[Rows on spatial positioning]
>> START

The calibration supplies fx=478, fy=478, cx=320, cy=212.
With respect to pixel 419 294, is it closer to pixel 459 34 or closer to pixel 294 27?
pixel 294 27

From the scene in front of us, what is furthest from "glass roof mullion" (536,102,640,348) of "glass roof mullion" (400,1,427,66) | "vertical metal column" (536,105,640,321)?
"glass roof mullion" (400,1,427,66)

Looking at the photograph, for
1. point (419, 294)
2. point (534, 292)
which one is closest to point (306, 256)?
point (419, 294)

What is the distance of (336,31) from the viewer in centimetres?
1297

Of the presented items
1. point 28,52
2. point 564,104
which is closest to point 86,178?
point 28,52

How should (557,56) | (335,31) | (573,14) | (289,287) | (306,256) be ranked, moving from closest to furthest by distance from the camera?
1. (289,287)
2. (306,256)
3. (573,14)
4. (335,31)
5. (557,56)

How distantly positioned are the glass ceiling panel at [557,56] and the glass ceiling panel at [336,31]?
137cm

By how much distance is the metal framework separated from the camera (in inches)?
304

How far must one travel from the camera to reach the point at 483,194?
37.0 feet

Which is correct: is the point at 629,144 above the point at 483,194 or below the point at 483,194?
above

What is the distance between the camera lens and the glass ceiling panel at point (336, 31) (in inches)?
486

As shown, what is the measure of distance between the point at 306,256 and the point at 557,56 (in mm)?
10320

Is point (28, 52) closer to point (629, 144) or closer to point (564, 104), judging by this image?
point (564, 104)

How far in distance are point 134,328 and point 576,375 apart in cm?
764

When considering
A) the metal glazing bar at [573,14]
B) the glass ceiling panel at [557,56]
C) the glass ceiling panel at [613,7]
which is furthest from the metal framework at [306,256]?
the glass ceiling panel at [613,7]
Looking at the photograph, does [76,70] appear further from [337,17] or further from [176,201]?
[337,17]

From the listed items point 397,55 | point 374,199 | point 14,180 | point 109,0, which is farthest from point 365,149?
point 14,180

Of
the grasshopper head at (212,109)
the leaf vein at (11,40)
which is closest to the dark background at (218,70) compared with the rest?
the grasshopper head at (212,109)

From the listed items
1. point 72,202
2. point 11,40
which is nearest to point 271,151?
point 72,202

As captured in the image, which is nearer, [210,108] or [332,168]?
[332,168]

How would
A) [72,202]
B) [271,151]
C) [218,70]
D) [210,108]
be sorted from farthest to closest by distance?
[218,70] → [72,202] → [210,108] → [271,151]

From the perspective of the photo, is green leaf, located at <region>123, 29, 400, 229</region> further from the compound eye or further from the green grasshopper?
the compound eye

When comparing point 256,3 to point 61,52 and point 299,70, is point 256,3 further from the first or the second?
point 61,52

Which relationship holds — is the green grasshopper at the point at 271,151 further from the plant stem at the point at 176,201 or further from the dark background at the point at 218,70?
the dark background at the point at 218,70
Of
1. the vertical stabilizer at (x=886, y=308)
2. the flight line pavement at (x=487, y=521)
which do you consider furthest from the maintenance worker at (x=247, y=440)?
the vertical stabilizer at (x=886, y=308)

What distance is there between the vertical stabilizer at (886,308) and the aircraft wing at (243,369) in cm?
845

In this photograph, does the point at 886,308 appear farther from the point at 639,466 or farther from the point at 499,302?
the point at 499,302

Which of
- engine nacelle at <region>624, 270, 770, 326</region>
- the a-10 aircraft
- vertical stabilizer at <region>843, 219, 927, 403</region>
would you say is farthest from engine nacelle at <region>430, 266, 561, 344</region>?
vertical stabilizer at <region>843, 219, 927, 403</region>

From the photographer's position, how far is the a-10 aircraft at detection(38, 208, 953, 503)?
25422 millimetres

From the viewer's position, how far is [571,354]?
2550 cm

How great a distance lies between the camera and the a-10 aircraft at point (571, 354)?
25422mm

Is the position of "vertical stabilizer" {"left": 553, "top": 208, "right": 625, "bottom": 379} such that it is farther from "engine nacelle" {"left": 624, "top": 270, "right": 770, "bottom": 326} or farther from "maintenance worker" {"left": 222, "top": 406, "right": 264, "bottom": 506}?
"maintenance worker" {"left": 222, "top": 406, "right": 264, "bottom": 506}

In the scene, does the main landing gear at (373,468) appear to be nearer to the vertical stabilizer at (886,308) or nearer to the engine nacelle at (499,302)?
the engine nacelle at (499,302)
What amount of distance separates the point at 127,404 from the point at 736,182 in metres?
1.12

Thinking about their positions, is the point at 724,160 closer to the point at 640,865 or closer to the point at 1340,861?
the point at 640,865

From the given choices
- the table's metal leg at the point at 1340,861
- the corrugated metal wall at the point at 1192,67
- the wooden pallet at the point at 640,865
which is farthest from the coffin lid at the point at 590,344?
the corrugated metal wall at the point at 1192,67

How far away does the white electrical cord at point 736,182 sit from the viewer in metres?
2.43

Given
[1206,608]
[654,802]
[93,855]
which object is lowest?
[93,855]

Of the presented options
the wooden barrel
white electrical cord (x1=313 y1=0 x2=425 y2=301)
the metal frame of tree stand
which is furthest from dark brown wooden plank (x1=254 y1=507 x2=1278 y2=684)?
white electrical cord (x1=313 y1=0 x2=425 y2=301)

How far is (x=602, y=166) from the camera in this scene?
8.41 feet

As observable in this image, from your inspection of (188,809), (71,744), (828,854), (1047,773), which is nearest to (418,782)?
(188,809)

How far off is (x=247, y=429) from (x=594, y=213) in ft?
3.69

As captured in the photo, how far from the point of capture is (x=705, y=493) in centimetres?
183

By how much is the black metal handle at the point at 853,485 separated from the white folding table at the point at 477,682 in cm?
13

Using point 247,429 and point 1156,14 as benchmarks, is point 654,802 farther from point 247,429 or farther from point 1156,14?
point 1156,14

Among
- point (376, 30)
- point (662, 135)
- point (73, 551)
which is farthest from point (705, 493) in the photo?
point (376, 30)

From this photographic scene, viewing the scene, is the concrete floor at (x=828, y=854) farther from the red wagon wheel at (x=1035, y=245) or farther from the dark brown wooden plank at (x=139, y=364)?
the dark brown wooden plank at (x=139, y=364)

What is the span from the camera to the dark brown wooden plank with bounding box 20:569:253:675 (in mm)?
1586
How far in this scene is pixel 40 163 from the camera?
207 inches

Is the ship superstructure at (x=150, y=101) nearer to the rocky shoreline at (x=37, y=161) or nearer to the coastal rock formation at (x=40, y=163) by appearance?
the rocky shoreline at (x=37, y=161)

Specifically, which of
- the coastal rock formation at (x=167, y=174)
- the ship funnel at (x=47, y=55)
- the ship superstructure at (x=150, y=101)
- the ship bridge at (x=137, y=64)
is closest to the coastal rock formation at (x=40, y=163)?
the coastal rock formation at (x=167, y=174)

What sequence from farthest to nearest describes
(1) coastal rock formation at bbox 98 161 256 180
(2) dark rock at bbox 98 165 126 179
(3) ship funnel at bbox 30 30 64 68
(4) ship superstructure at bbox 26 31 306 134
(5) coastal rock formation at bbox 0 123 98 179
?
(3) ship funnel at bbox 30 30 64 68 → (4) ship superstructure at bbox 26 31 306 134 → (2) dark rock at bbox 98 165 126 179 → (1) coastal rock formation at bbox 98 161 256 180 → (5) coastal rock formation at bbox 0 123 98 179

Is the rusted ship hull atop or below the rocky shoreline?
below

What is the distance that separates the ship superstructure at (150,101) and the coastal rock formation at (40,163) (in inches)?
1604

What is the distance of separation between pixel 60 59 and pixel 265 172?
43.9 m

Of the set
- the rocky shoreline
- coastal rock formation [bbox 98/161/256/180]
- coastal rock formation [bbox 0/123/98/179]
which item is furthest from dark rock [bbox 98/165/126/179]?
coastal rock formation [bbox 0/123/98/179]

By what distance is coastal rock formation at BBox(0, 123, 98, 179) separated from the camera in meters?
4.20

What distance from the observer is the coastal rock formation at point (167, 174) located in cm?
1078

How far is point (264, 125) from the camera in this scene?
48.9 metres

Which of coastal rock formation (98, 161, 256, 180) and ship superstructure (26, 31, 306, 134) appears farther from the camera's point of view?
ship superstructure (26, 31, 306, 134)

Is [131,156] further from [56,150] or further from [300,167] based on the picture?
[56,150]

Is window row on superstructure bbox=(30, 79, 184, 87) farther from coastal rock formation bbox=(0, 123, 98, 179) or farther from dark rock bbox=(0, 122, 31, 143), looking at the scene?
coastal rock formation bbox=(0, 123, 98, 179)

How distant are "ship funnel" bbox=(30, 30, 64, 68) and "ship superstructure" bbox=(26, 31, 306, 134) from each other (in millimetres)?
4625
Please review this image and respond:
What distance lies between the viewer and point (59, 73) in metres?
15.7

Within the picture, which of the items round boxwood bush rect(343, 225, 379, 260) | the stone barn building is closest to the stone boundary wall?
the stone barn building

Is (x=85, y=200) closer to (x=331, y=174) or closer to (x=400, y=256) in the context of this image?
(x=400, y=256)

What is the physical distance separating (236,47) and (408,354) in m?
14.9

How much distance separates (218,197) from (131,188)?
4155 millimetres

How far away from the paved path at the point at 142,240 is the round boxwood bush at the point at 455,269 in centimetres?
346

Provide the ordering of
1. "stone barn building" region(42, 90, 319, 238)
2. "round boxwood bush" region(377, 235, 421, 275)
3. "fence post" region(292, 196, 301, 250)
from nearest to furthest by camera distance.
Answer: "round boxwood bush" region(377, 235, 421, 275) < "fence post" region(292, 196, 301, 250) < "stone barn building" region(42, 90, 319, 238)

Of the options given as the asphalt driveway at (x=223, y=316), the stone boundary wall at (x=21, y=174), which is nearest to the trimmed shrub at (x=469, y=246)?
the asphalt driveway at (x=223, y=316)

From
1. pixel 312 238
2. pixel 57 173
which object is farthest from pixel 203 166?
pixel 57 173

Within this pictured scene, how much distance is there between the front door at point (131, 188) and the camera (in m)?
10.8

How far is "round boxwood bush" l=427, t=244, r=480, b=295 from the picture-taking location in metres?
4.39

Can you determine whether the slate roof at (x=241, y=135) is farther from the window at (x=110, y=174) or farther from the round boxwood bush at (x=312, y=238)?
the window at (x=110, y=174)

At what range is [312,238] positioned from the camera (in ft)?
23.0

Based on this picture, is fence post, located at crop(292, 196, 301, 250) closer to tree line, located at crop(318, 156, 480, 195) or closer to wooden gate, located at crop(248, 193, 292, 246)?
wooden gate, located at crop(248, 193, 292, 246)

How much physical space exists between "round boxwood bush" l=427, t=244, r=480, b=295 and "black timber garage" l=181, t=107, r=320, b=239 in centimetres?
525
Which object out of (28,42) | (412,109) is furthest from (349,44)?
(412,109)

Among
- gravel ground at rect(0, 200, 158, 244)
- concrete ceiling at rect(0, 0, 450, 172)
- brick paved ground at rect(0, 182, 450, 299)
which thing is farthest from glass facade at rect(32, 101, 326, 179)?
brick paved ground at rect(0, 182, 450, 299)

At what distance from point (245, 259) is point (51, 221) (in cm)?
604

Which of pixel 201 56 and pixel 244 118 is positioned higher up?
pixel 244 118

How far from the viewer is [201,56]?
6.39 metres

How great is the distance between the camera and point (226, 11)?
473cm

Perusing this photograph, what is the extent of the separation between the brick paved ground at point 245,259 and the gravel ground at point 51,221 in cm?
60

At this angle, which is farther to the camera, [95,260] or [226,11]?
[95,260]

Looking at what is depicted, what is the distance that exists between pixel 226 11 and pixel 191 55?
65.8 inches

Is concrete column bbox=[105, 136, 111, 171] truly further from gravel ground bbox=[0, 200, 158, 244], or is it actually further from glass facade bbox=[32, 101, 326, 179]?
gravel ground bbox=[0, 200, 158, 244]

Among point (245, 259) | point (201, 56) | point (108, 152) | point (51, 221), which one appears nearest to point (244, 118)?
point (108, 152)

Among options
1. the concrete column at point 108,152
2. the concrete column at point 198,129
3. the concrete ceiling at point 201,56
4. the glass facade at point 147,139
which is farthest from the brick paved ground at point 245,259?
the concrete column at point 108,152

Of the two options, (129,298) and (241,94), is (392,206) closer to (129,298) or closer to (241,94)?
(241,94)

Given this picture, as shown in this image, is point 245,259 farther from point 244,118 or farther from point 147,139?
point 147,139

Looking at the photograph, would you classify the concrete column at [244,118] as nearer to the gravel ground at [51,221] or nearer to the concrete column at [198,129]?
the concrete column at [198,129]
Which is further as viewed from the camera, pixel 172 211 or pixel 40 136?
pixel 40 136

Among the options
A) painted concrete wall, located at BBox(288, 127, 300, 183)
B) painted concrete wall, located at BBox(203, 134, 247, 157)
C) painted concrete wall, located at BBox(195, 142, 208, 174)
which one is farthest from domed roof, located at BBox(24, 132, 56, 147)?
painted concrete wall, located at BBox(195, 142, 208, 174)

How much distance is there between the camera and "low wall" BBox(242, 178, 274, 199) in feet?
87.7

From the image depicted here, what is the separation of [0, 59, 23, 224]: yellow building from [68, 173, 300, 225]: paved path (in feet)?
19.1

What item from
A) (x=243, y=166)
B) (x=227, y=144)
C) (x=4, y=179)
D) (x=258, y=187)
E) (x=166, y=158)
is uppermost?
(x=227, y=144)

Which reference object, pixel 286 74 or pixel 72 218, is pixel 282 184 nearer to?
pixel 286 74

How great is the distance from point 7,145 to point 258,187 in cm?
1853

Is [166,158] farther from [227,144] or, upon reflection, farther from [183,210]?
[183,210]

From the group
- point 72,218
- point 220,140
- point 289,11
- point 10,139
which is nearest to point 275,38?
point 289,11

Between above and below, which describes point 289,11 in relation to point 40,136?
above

>> END

Write out the stretch from the line containing "From the group" through the end of the rows again, swapping "nearest" for "closest" and leaving everything else unchanged.

● **WORKED ANSWER**:
From the group
- point 72,218
- point 220,140
- point 289,11
- point 10,139
which is closest to point 275,38?
point 289,11

Between above and below, which describes point 289,11 in relation to point 40,136?
above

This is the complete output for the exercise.